Modelling Science

Recent advances in the fields of scientometrics, network analysis and visualization open up new perspectives on the organization and the evolution of the science system. Most of the available evidence of semantic and social networks of science reveal a skew connectivity distribution and a core-periphery structure. From a dynamic point of view, a dense and stable core of general concepts and leading scientists obscure a highly instable fringe of new and emerging concepts and scholars. For technological foresight purposes, we need to identify new tools that allow to single out the pattern of growth and weak ties among peripherical concepts. In the filed of biomedical sciences, rare diseases represent a classical example of peripherical phenomena. According to European definition, a rare disease is a serious or lethal illness that affected less than one person over 2000 individuals. Despite rarity, five new rare diseases are discovered each week and according to recent estimates not less than 30 million European citizens
suffer from them. Health care institution have designed special policies to support patients and research in this field. Despite growing attention, in 8.284 cases out of 9.471 rare diseases (87 per cent) there is no information in publicly available dataset (Medline, USPTO, EPO, WIPO, EMEA; FDA, orpha.net, rarediseases.gov) and no unifying knowledge base.
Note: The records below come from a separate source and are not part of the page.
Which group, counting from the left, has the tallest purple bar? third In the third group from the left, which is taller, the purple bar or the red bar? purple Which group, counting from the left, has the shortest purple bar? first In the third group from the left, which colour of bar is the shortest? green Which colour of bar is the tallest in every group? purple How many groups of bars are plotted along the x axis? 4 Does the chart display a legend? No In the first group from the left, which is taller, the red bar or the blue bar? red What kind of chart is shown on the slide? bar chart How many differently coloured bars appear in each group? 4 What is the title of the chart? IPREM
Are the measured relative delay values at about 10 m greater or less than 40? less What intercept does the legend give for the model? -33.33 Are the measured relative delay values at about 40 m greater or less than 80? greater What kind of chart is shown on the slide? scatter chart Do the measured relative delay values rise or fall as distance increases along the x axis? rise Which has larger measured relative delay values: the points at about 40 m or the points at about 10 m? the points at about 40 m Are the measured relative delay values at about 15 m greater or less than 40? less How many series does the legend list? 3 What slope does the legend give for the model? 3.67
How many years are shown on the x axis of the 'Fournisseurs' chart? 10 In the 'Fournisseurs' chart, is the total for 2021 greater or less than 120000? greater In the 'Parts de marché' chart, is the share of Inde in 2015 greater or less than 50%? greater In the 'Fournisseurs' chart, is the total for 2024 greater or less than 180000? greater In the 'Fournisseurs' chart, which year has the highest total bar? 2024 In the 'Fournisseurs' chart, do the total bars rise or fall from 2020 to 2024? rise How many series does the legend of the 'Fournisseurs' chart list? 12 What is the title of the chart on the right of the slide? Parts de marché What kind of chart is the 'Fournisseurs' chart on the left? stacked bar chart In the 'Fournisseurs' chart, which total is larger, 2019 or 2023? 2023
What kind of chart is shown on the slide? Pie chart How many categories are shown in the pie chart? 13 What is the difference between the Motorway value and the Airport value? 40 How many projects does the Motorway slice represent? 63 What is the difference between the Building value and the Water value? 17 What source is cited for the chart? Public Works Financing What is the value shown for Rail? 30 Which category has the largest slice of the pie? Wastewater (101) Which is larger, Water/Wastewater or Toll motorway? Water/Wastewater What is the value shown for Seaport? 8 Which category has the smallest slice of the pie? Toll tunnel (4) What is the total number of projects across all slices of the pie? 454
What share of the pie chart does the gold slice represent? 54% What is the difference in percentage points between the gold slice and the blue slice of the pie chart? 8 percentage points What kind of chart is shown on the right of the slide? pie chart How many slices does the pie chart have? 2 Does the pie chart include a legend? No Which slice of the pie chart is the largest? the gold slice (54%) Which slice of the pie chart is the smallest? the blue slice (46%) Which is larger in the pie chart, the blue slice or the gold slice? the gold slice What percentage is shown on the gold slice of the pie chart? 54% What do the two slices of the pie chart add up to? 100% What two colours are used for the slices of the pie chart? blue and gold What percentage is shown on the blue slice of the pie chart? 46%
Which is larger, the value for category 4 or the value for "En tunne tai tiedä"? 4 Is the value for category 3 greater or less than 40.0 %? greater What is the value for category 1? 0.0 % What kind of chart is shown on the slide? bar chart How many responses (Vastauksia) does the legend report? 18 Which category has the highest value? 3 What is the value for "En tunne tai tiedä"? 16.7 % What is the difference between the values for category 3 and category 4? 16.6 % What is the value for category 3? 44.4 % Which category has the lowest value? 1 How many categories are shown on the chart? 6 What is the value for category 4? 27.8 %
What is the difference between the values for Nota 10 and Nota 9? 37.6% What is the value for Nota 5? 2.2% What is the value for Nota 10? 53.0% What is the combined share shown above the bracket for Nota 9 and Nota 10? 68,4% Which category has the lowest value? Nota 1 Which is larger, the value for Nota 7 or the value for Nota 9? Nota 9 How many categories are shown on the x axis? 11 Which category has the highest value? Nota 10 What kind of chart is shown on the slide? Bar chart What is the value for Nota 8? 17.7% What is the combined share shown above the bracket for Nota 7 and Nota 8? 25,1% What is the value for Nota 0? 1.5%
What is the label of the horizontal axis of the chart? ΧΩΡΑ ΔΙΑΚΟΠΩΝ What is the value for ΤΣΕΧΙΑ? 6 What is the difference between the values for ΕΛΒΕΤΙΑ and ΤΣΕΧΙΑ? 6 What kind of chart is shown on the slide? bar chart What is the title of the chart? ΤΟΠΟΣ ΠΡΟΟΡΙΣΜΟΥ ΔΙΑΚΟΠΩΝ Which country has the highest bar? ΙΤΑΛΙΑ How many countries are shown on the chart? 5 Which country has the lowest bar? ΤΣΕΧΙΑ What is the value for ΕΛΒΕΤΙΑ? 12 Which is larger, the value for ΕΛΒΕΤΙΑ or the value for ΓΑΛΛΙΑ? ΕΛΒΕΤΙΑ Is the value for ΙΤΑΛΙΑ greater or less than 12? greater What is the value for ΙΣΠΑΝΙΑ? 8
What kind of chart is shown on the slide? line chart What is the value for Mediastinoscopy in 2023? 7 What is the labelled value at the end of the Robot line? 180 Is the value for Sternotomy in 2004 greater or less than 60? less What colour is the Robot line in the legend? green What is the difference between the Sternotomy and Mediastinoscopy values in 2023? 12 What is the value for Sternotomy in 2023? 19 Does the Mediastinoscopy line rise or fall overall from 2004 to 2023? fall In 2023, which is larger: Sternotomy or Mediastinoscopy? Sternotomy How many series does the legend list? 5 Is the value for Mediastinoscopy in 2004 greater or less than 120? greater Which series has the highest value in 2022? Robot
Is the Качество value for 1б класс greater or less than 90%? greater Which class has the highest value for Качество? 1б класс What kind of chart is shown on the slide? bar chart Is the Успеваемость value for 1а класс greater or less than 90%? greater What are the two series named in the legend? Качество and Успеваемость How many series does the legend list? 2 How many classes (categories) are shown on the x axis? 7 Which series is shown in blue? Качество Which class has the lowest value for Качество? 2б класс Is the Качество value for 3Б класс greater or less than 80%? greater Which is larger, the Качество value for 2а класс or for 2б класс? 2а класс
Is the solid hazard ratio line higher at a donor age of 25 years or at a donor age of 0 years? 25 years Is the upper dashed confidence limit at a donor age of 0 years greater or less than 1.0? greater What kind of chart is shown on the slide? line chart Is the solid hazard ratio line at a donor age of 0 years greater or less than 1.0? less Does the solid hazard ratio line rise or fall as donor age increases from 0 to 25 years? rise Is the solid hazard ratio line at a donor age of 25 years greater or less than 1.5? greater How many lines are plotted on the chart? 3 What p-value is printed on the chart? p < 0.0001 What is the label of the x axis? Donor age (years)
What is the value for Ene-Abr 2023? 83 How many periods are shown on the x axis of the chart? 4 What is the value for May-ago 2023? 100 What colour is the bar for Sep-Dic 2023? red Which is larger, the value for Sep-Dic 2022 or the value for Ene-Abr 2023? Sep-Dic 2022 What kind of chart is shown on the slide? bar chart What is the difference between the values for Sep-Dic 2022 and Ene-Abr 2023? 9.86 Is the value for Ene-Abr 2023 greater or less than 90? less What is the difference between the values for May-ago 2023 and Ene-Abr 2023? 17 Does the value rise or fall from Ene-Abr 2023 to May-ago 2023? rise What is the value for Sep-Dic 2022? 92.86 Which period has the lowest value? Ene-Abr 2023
In this study, in order to contribute to filling this gap, we develop a thesaurus of rare diseases and we extract from pubmed more than 4 million publications about rare diseases published by scientists working in the U.S., Japan, Germany, France, U.K. and Italy since 1984. We analyze the dynamics of semantic and social networks in this field by means of a newly developed software called DyNet searching for regularities in the genesis of R&D on newly identified diseases. We find that in some cases, new diseases speciate out from a diffused diseases while in other cases, they are
defined genetically or symptomatically through similarities and differences with widely known pathologies. To better understand the emergence of novel diseases, we complement this analysis to four in-depth case studies: Alzheimer, Gaucher, RATT, LEOPARD diseases. The evolution of Alzheimer and Gaucher diseases is seen in retrospect through archival primary and secondary data, from their identification as rare and new diseases to their recognition as widely diffused. RATT and LEOPARD diseases allow to focus on the recognition process of rarity through direct data collection.